Article 18D of the UFT contract requires that teachers serve on teacher selection committees at new schools. I have served on many teams through the years. I always ask candidates, “What was the best lesson you taught in the last few weeks and how do you know it?”
Candidates glow as they describe the lesson, but frequently stumble over the “how do you know it.” Teachers are writers, actors, producers, directors and hopefully, critics of a play with a run of one day.
A veteran teacher complained to me that his principal came into his classroom every every day and “bothered” him. Told him that the kids weren’t paying attention, kids came late every day, he was disengaged from the kids. The veteran told me he had superb lesson lessons and if the kids weren’t engaged it was the kids, not his lesson. I demurred. We must always be our own harshest critic.
Too many principals observe lessons, but don’t observe the impact of the lesson on the students. We cannot detach ourselves from what is now referred to as “value-added,” the impact of the teacher as measured by pupil achievement over time.
Strategies that work in one school or in one class may not work in another class. Teaching is a complex task, frustration is commonplace, it’s is all too easy to blame the kids, it is far more difficult to be a reflective practitioner.
The NYS ELA/Math tests, the tools to measure pupil achievement are deeply flawed. The scores swing wildly from year to year. A growth model, measuring achievement over time presupposes valid and reliable tests, currently absent.

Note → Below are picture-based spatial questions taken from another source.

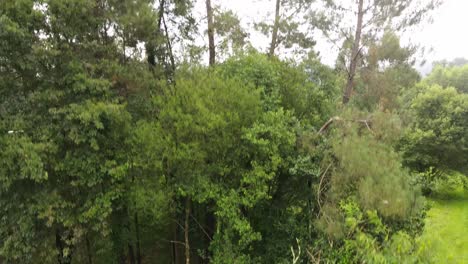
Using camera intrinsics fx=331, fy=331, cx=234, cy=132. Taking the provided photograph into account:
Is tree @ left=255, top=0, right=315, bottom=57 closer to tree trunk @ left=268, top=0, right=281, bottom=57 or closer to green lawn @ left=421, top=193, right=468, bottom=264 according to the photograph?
tree trunk @ left=268, top=0, right=281, bottom=57

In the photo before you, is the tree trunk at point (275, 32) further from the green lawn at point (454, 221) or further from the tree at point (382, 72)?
the green lawn at point (454, 221)

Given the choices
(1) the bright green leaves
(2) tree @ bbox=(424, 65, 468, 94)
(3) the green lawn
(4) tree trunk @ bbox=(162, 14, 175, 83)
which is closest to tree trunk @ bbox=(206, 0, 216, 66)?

Ed Commissioner David Steiner has asked highly regarded scholars, Daniel Koretz and Jennifer Jennings, to take a close look at the current New York State tests .
Flawed tests are used as core components of Progress Reports that determine the quality of schools and school closing decisions. In high schools passing courses and passing regents exams determine the school “grade,” clearly a subjective tool.
On the other hand many of the schools that have been closed were “dropout factories,” and, the replacement schools are doing better. Whether the small school/replacement school success is a Hawthorne Effect or sustainable is a key yet to be determined question. Many continue to argue that Progress Report grades are “zip-code” driven, that large percentages of kids in special education, ELLs, kids in foster care and temporary housing, kid living in projects, all mitigate against success and should be factored into any Progress Report score.
The issue de jour is whether to include pupil performance into teacher evaluation metrics. Currently teacher evaluation is highly subjective, based solely on principal judgements. Teachers are evaluated, rated, annually by the principal, ratings are either “satisfactory” or “unsatisfactory” an “S” or a “U,” based on a handful of classroom visits. Some principals write lengthy evaluations with commendations, criticism and recommendations, while others use a checklist, there is no standard system.
The proposed change in the law, approved by the state teacher union and the education commissioner Steiner would require that 20% of an evaluation be based on pupil performance data as measured by state tests, and an additional 20% based on to be determined local tests, the details to be negotiated locally.
A top DOE official at a public panel implied that 2/3 of teachers are less than superb and need professional development. At a lengthy post panel interview he went on to explain,
Department Official: … most of us don’t want our kids taught by mediocre teachers. I’m not suggesting a third or two thirds of the teachers ought to be dismissed or can’t get better. What I am saying is only about a third of the staff at the moment are people of such sufficiently high caliber that the folks at this conference at least indicated they would send their own children to. I would imagine the middle third are people who could easily become that with the right kinds of supports. And then we’ve got to take a really hard look at the bottom third and some of those people can make it in the profession and some of those people really ought to be doing something else ….
the entire purpose of the conference, was to suggest that teacher-to-teacher collaboration is one of the primary ways teachers can get better at their profession. We also heard things like peer review that the system needs to explore better. Most principals will tell you we’ve got to find time during the regular teacher’s schedule, the regular school day, to find time for teachers to meet, and work together collaboratively. And I, in my comments, at the very least suggested some restructuring ideas so that schools can be built around teams of teachers who are responsible and accountable for manageable numbers of kids.
The state has a long and winding path, the Koretz-Jennings study is anxiously awaited as well as the revision of state tests and the inclusion of growth, rather than a photograph in time, in the state model.
When and if, the state can produce valid and reliable tests and if the department incorporates the “suggestions” that follow the department official’s controversial exposition we may be moving toward a reflective school system.
All depends upon state and city budgets that restore funding and eliminate layoffs. Layoffs would derail the school system for years. The chancellor should call a truce and stop lobbing hand grenades, maybe a hunger strike on the steps of the State Capitol. or some other dramatic action to force the legislature to act … seppuku?